-- Selected extract follows --

Thread: Splitting result into different varibles for Maclaurin expansion

I have another problem which I cant seem to figure out,

I was wondering how it would be possible to calculate a Euler's number using maclaurin's series up to 30~35 digits, until the 30th power.

f(x)=f(0)+f'(0)+f''(0)*x^2/2!+f'''(0)*x^3/3!+f''''(0)*x^4/4!+...+f^n(0)*x^n/n!

Is the basic formula, but as the integers in c++ have a certain digit limit It cannot show until up to 30~35 digits.
That is kinda hard to understand but as i cannot post urls now youd have to google a better one



I was thinking to split up the value storing the digits by 5 each using series [x] but I cannot figure out how the hell to split up something inside there. As for the calculation of the formula, its not hard as a outer function lets me calculate the factorials.

as an example,
for the power being 1,
i would need a variable x to store the number of that certain power in the expansion. Since the power is 1,
x=f'(0)=1.0000000000~
and a variable e which stores the total number calculated thus far.

As a general form it should go like this.
pow=1, x=1.000000000~ e=2.0000000000~
pow=2, x=0.500000000~ e=2.5000000000~
pow=3, x=1.666666666~ e=2.6666666666~

So yeah, I know how to use the split storage in order to make the operation between 2 16 digit numbers split into 8 each but in that case, you input the values by yourself, while in this the program should run by itself storing the result of the division.

Any help would be appreciated.

I'm not sure I know what the difference is you're thinking of. If you know how to split up a 32-bit integer into two 16-bit integer, it doesn't matter where the number comes from? You will have to write routines to operate on these pairs-of-numbers (i.e. you'll have to do carry and things yourself).

Thanks for the answer,

Basically I need to split the already calculated result into different variables.

The fact that I used INT is because of the following.

Lets say that I have declared int x[6]
And that the result for euler's number expansion of the third exponent is 0.166666666666666666666666666666

And I want to split it so

x[0]=0
x[1]=16666
x[2]=66666
and so on
So I dont really need the use of double because I wont be having anything requiring doubles
Then I want to add this number to the total of the expanded Euler's number until now.

The results for the first and second exponential were :
1.000000000000000000000
0.500000000000000000000
those will be added to the total of Euler's number which is I have declared as int e[6].

In the case of expanding until the third power we get
e=2.6666666666666666666666
Which is basically by adding all what we get from the formula.
This too will be split into numbered variables like x was
What I am thinking is that there could be added some variation to the division in the formula to gain the exact number I need for each part, but i still don't get it

Adding up the sum is something i have done and Is possible, but what I really want is how to get the specific value stored in the specific variable slot

So you don't want bignum, or even splitting(!), but rather just fixed point. I forget right now whether GMP has such (or equivalent high-precision float). Note also that division isn't going to get you from 0.16666 to 16666....

-- Selected extract concluded --
-- Stored data follows --

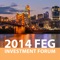 The 2014 FEG Investment Forum, September 23–24, in Cincinnati, Ohio brings together some of the top investment minds in the industry so that they may share their thoughts on investment trends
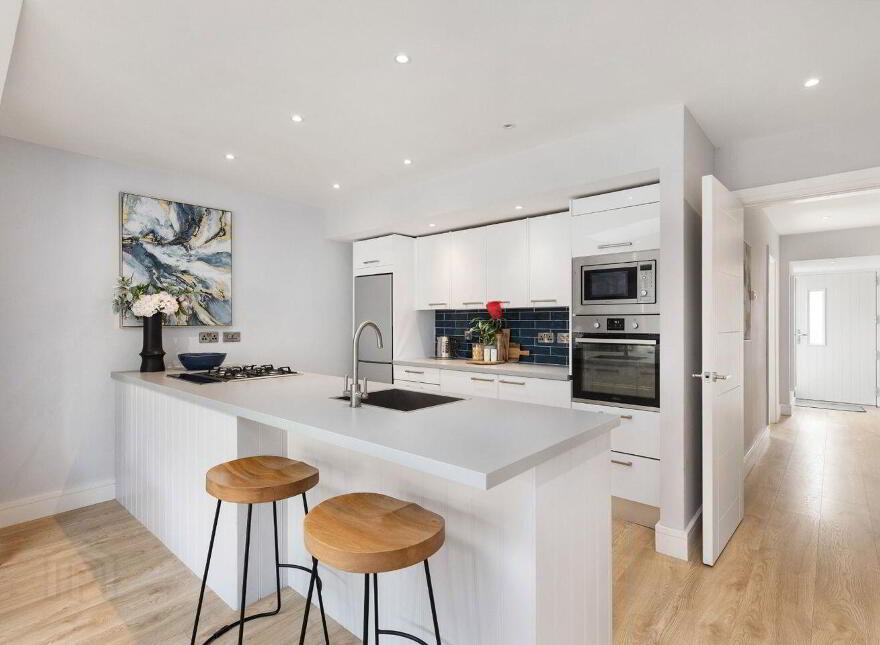 180 Meadow Grove, Dundrum, Dundrum, D16V966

-- Stored data concluded --

(Instructions to follow) For each statement, answer yes or no on whether it agrees with the forum thread on computing Euler's number, quoting the exact words of the thread that decide it: (a) the poster intends to carry the expansion up to the 30th power; (b) the poster finds calculating the factorials difficult; (c) the poster has declared the running total of Euler's number as int e[6].

(Your solution)
(a) Yes: "until the 30th power."
(b) No: "its not hard as a outer function lets me calculate the factorials."
(c) Yes: "those will be added to the total of Euler's number which is I have declared as int e[6]."